Rice’s siege strategy was premised on the belief that the economic torture of the entire Palestinian population would either force the Hamas government to chant the catechism of recognizing Israel-renouncing violence-abiding by previous agreements (again, Israeli leaders have to giggle at that one!) — or else, preferably, force the Palestinian electorate to recant the heresy of choosing Hamas as its government in the first place. Frustrated by the failure of this collective punishment to produce the desired results — and mindful of the need to quickly reorder Palestinian politics in order to satisfy the urgent need of the increasingly marginal Arab autocracies that Washington seeks to mobilize against Iran — she has stepped things up a notch, cajoling the hapless Abbas to take steps to toppled a government democratically elected only 11 months ago and beefing up the forces of the Fatah warlords dedicated to taking down Hamas in order to restore their own power of patronage.

Update: Thanks to Paul Woodward at Conflicts Forum — the absolutely indispensable project launched by Mark Perry and Alistair Crooke (whose work engaging with the thinking of Hamas, Hizballah and other Islamist groups I have previously highlighted) offering unrivaled perspective based on access to the thinking of groupings that are fast becoming the key force in Middle Eastern politics — do yourself a favor and subscribe to their free updates, because each one contains essential perspective you won’t find elsewhere. Anyway, thanks to Conflicts Forum, we now know also that Elliot Abrams, the last of the Likudniks in senior Bush Administration positions, has spoken openly of the need for the U.S. to fund, arm and train Fatah activists to launch a “hard coup” against the elected Hamas government (Abrams, of course, is a veteran of Reagan -era Latin America policies, so he has some experience in these things.) This is more berserk social engineering from the neocon Likud crowd, and most of the U.S. government (as well as the Israelis) know that the extensive effort to promote a coup are doomed to fail, but fail bloodily. Read the whole thing, it’s a fascinating account that confirms all the reasons why even Poppy Bush considers Condi Rice a “disappointment.”

Even Middle East experts and State Department officials close to Rice consider her comments about Palestinian violence dangerous, and have warned her that if the details of the U.S. program become public her reputation could be stained. In fact, Pentagon officials concede, Hamas’s inability to provide security to its own people and the clashes that have recently erupted have been seeded by the Abrams plan. Israeli officials know this, and have begun to rebel. In Israel, at least, Rice’s view that Hamas can be unseated is now regularly, and sometimes publicly, dismissed.

### Source material
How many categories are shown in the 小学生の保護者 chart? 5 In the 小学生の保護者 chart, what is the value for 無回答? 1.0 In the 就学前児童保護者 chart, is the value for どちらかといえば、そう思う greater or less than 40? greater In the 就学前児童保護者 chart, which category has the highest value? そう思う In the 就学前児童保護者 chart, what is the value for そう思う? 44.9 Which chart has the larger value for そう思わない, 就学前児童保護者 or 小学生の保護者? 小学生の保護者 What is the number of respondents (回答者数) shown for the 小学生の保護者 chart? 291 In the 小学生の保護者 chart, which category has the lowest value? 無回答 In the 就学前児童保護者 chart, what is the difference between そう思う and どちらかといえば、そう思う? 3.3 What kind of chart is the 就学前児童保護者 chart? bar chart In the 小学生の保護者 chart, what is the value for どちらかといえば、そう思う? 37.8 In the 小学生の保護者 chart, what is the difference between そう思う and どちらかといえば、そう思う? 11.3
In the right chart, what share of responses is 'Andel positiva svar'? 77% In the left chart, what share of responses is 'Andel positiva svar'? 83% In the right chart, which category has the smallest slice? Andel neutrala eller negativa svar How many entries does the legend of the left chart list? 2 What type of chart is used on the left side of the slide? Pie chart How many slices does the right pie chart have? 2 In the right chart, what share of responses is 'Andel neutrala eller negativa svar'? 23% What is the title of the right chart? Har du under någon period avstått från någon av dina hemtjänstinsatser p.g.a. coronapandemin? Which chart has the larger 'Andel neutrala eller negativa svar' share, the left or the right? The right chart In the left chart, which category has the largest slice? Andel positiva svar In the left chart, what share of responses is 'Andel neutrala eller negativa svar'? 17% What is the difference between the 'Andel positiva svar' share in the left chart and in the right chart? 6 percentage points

### Prompt A
In the commentary on Rice and Hamas, list the conditions the Hamas government was to be forced to accept.
### Prompt B
Answer from the commentary on Rice and Hamas:
(i) How long before had the government Abbas was pressed to topple been democratically elected?
(ii) Who launched Conflicts Forum?
(iii) According to Pentagon officials, what has the Abrams plan seeded?

### Answer space A
- recognizing Israel
- renouncing violence
- abiding by previous agreements

### Answer space B
(i) Only 11 months before.
(ii) Mark Perry and Alistair Crooke.
(iii) Hamas's inability to provide security to its own people and the clashes that have recently erupted.